In this view, employers that resist equal pay–and with it, gender diversity itself–are cutting off their disproportionately white, male noses to spite their faces, an argument we’ve heard before that may actually oversell the short-term rationale and downplay longer-term benefits that are less often discussed. In any case, the data suggest that Monaghan is right to see Massachusetts legislators as looking out for both job candidates and employers together–because their interests ultimately overlap–even if not everyone sees it that way.
Fadel agrees. “At Unison, in fact, the most senior, highest paid employees are actually all women, which stems from our practice of considering experience over salary.” Like many small businesses, Unison is young, founded in 2010. That means many of its staff have worked at much more established companies, where past job titles–and the salaries that come with them–don’t really correspond with the “more unique job duties” typical of Unison’s current positions. Instead, says Fadel, “we look to compensate employees based on their contributions to our firm today, as opposed to their historical, more standardized job descriptions of the past.”

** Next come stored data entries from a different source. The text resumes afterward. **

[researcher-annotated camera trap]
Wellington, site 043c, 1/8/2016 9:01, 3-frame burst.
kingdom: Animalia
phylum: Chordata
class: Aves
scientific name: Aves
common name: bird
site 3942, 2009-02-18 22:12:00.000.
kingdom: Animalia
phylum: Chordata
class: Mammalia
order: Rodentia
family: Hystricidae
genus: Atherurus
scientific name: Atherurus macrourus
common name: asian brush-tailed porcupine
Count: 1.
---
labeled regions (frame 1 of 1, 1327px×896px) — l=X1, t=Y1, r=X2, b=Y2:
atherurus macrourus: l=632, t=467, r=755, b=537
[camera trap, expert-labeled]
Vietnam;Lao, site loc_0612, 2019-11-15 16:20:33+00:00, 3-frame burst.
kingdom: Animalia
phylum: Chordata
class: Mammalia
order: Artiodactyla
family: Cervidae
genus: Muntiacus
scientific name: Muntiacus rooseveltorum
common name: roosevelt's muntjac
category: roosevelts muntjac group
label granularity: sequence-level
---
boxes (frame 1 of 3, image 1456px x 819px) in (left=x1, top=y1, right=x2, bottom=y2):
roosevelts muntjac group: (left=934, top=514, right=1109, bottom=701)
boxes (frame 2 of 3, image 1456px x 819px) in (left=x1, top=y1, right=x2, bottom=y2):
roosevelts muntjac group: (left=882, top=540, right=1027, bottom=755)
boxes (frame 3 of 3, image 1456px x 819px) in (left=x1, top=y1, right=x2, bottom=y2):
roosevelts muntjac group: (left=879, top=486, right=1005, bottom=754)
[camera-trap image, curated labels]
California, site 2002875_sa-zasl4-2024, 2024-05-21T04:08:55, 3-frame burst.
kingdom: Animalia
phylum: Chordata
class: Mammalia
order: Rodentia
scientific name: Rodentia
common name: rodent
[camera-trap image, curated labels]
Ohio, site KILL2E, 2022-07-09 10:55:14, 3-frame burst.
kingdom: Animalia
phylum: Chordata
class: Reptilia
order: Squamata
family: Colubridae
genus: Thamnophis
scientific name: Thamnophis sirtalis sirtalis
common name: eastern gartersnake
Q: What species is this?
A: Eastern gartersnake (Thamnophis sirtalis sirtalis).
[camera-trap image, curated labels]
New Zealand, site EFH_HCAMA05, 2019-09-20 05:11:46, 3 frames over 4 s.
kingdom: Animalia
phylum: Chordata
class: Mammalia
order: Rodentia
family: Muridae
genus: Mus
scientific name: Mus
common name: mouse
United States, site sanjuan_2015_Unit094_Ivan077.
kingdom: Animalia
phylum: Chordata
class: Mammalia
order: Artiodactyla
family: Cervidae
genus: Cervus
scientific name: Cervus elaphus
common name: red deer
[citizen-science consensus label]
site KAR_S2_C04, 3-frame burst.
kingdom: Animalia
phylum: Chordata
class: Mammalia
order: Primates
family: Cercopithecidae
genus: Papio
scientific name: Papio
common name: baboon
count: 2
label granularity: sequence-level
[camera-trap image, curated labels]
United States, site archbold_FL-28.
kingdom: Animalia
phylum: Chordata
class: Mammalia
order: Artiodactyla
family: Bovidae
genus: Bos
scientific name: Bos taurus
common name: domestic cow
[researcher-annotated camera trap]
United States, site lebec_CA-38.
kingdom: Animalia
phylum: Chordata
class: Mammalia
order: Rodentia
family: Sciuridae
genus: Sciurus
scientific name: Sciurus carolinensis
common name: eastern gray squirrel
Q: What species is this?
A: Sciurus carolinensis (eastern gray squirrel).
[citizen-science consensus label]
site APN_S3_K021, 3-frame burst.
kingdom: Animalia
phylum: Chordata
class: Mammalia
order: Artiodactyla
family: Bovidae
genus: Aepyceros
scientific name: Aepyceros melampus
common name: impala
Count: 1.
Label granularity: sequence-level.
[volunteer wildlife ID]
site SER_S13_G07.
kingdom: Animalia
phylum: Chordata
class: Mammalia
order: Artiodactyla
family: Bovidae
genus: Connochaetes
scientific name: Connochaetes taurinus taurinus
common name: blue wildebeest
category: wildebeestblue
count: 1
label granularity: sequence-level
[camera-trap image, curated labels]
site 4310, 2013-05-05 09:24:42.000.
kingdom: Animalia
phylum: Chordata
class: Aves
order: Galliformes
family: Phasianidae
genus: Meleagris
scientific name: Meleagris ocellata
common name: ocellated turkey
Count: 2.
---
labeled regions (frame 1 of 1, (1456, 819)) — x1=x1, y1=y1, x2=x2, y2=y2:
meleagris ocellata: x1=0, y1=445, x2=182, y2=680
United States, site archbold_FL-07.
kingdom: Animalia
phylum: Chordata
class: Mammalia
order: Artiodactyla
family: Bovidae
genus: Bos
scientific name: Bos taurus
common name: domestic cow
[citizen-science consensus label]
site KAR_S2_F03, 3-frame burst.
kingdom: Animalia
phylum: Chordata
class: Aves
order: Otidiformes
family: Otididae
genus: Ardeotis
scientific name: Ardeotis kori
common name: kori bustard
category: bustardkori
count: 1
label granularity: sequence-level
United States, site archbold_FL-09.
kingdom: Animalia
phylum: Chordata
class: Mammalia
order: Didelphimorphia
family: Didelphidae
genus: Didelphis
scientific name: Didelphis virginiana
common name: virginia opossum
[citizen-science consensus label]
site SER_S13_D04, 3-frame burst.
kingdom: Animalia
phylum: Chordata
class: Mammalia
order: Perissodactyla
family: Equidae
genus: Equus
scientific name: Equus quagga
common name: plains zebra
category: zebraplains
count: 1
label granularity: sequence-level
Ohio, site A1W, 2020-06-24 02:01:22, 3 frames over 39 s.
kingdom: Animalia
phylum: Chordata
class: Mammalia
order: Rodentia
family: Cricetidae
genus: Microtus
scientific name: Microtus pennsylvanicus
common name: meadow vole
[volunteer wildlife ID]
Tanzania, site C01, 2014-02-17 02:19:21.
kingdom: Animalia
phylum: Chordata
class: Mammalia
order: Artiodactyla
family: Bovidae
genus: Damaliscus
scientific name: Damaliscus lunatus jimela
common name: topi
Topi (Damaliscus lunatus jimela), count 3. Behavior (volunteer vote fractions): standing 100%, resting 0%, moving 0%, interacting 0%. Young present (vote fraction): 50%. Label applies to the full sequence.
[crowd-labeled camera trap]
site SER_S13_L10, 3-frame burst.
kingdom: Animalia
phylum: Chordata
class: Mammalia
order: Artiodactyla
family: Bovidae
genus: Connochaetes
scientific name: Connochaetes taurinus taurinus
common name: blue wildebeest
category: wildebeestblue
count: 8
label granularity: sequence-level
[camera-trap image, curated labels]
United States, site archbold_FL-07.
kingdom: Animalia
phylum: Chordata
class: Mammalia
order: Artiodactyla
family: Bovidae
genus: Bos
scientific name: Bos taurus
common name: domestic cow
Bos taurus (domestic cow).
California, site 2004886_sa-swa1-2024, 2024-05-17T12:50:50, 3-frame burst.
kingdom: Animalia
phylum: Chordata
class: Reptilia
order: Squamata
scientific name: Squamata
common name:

“Given Massachusetts’s track record as a leader in many of the country’s hot-button issues, including gay marriage, health insurance, and transgender rights,” says Baer, “I expect that many states and perhaps the U.S. Congress will adopt similar laws within the next two to five years.”
She points out that there’s been some movement in this direction at the federal level already, with the Equal Employment Opportunity Commission’s recent proposal to require employers of 100 workers to break down their wage and salary data by gender, race, and ethnicity starting next year.
The outcome of the presidential election may not even make a huge difference in the overall progress of equal pay legislation, Baer says. Since momentum is picking up at the state level, “it will likely become increasingly hard for politicians of either party to push back on equal pay policies.” And if Massachusetts proves the bellwether on these new provisions that it’s been on others, there may come a day when all U.S. workers will get to say what they think they’re worth, not what their past employer does.